───── SOURCE RECORDS
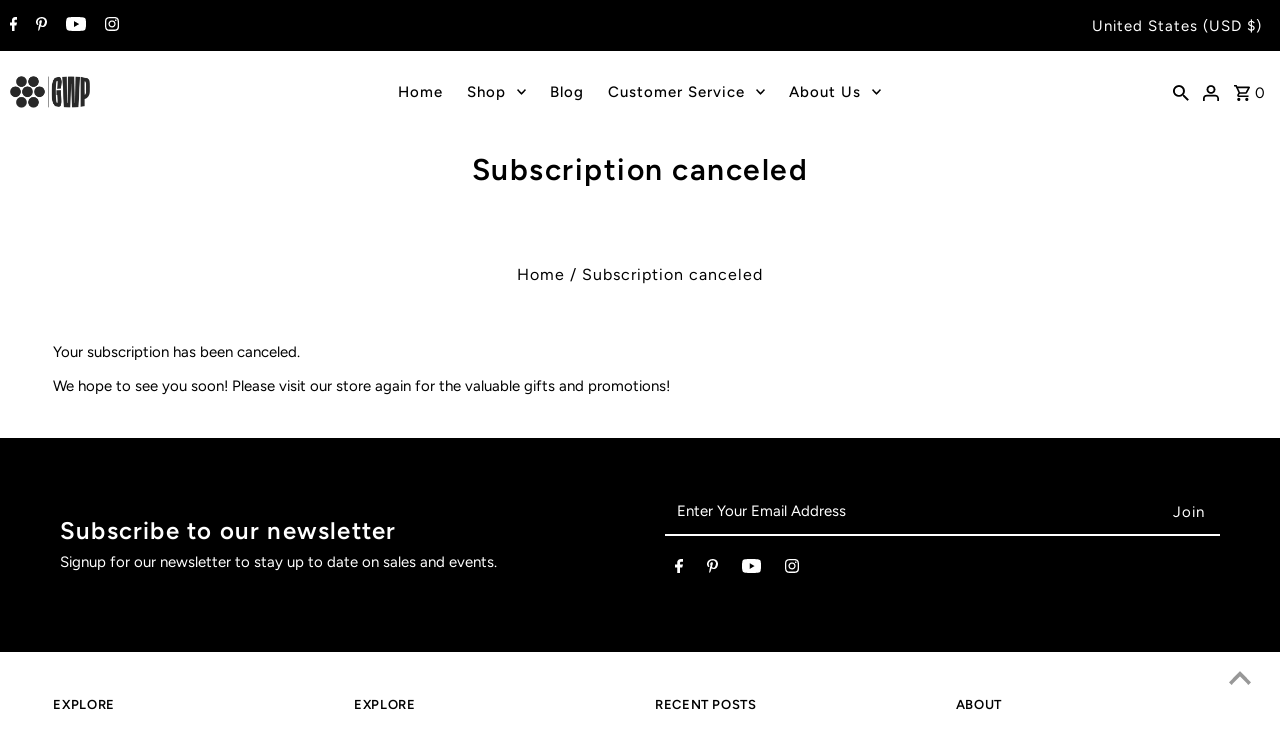

--- FILE ---
content_type: application/x-javascript; charset=utf-8
request_url: https://bundler.nice-team.net/app/shop/status/girlswhopowerlift.myshopify.com.js?1768768063
body_size: -354
content:
var bundler_settings_updated='1695859293';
──────────
EXERCISE DESCRIPTION: Each line, starting with the one containing "body_size: -354" and ending with the last line of the records above, should be reproduced exactly.

ANSWER BOX:
body_size: -354
content:
var bundler_settings_updated='1695859293';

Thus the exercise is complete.